Très référentiel, long métrage n’a pas honte de ses influences : on convoque autant Blade Runner et Ghost in the shell pour son questionnement sur les androïdes et l’intelligence artificielle que Terminator 2 (le tueur au bras en épée) ou la direction artistique d’Akira. L’intrigue, plutôt linéaire, reprend le principe consistant à recycler les codes du film noir (la fille disparue, la flic et son penchant à l’alcool, le binôme avec ses propres traumatismes, les riches magnats aux commandes de lourds complots) en les intégrant dans un monde futuriste aussi fascinant qu’inquiétant.
Cette promesse d’un monde meilleur e par une ligne claire et une atmosphère lumineuse dont on souligne la facticité, quelques légers bugs révélant que le ciel bleu n’est qu’une projection sur un dôle hologramme : tout l’univers esthétique joue ainsi de ce paradoxe d’une planète ensoleillée et accueillante dont on dévoile les arcanes : sous-sols décadents, boîtes de nuits dédiées à la marchandisation du sexe et marchés parallèles dédiés à la drogue ou la libération clandestine des machines.
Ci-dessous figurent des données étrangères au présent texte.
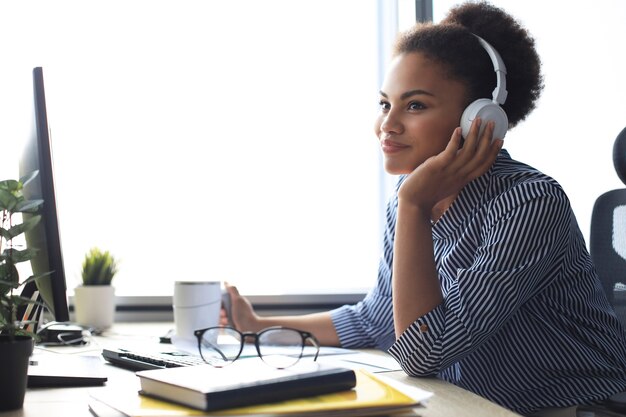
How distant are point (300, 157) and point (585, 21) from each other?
3.01ft

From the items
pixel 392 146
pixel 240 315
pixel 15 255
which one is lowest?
pixel 240 315

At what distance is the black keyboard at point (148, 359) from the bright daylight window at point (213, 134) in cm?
98

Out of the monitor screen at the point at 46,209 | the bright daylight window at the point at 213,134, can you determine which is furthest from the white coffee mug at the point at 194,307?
the bright daylight window at the point at 213,134

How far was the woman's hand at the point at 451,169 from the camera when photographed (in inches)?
47.4

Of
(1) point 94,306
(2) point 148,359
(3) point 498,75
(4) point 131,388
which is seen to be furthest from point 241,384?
(1) point 94,306

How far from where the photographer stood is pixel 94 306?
75.9 inches

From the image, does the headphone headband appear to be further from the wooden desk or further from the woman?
the wooden desk

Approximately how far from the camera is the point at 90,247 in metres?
2.05

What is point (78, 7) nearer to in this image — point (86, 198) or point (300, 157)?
point (86, 198)

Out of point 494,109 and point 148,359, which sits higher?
point 494,109

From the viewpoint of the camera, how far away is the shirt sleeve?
1.06 meters

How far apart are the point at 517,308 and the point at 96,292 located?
1.20 meters

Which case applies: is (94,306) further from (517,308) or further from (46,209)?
(517,308)

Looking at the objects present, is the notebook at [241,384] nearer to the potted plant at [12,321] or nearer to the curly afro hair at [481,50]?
the potted plant at [12,321]
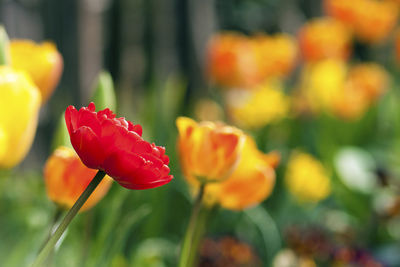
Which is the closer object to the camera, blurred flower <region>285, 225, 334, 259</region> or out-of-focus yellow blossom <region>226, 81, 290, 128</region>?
blurred flower <region>285, 225, 334, 259</region>

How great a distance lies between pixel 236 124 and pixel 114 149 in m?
1.46

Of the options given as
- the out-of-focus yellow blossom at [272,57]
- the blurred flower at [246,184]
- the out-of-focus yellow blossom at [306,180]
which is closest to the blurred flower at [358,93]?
the out-of-focus yellow blossom at [272,57]

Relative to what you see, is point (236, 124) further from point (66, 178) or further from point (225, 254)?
point (66, 178)

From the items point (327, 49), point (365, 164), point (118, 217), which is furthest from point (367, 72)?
point (118, 217)

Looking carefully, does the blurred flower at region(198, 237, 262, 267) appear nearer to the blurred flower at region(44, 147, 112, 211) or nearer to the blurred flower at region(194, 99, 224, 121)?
the blurred flower at region(44, 147, 112, 211)

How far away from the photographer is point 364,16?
97.5 inches

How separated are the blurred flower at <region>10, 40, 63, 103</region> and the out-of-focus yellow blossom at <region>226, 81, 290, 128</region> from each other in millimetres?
1249

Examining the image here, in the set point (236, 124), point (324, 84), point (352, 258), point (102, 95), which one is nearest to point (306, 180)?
point (236, 124)

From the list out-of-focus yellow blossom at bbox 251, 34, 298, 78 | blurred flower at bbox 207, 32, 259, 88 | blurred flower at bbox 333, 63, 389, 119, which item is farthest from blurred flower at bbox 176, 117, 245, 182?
blurred flower at bbox 333, 63, 389, 119

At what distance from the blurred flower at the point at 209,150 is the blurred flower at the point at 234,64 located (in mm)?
1265

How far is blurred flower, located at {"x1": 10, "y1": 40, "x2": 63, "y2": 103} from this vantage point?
2.33 ft

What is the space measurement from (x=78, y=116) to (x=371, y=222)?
41.6 inches

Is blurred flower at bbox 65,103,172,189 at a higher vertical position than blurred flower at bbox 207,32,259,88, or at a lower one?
higher

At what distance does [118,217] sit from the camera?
1186 millimetres
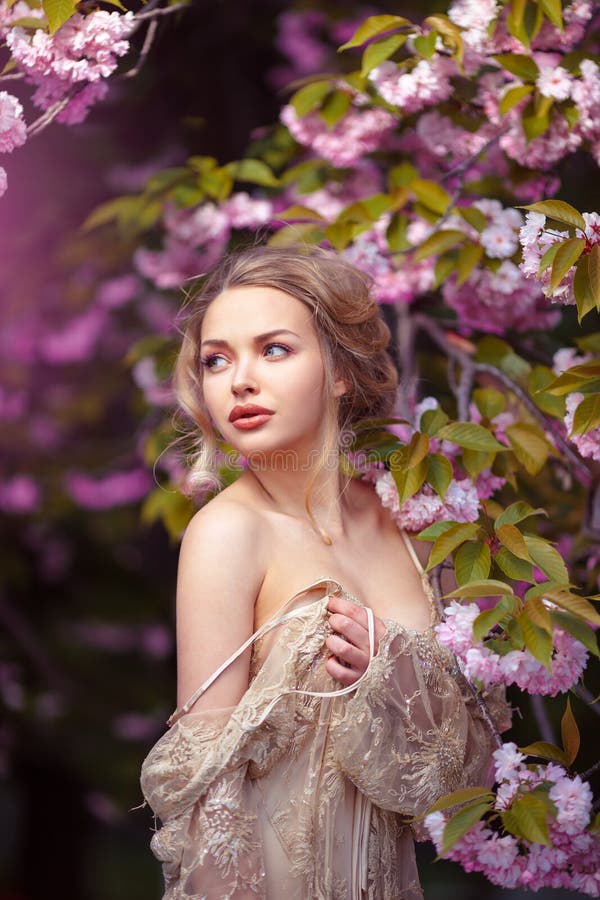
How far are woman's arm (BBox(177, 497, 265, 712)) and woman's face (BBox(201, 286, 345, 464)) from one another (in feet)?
0.60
Ce monde déjà saturé (les informations évoquent les investigations infructueuses pour coloniser d’autres planètes) fonctionne donc sur l’illusion de la maîtrise technologique, qui fonctionne effectivement à merveille, occasionnant le deuxième motif de fascination du spectateur. L’extraordinaire direction artistique multiplie les détails (la diversité des robots, par exemples) et donne à voir un monde qui serait une extension du nôtre, où la communication est interne, les réseaux routiers gigantesques et les stations spatiales organisées sur des tremplins géants vers la mise en orbite. Chaque situation est ainsi pensée pour documenter sur un futur tout à fait à portée de main, et nourrit même les séquences d’action, notamment dans cette très efficace scène d’accident et de fusillade sur l’autoroute, où l’on repère les agresseurs par capteur infra rouge tandis qu’une machine de désincarcération vient jouer son rôle dans le sort des protagonistes.
Si les révélations et les découvertes de l’enquête ne constituent pas le matériau le plus excitant du métrage, c’est bien parce que l’intérêt du film est ailleurs : dans cette construction d’un monde qui combine la curiosité enfantine du spectateur sur le futur de la civilisation, et dans la manière dont on imagine ici, dans un final assez émouvant, de laisser l’homme délaissé de sa création, la machine ayant développé une capacité qu’il n’a plus depuis longtemps : l’évolution.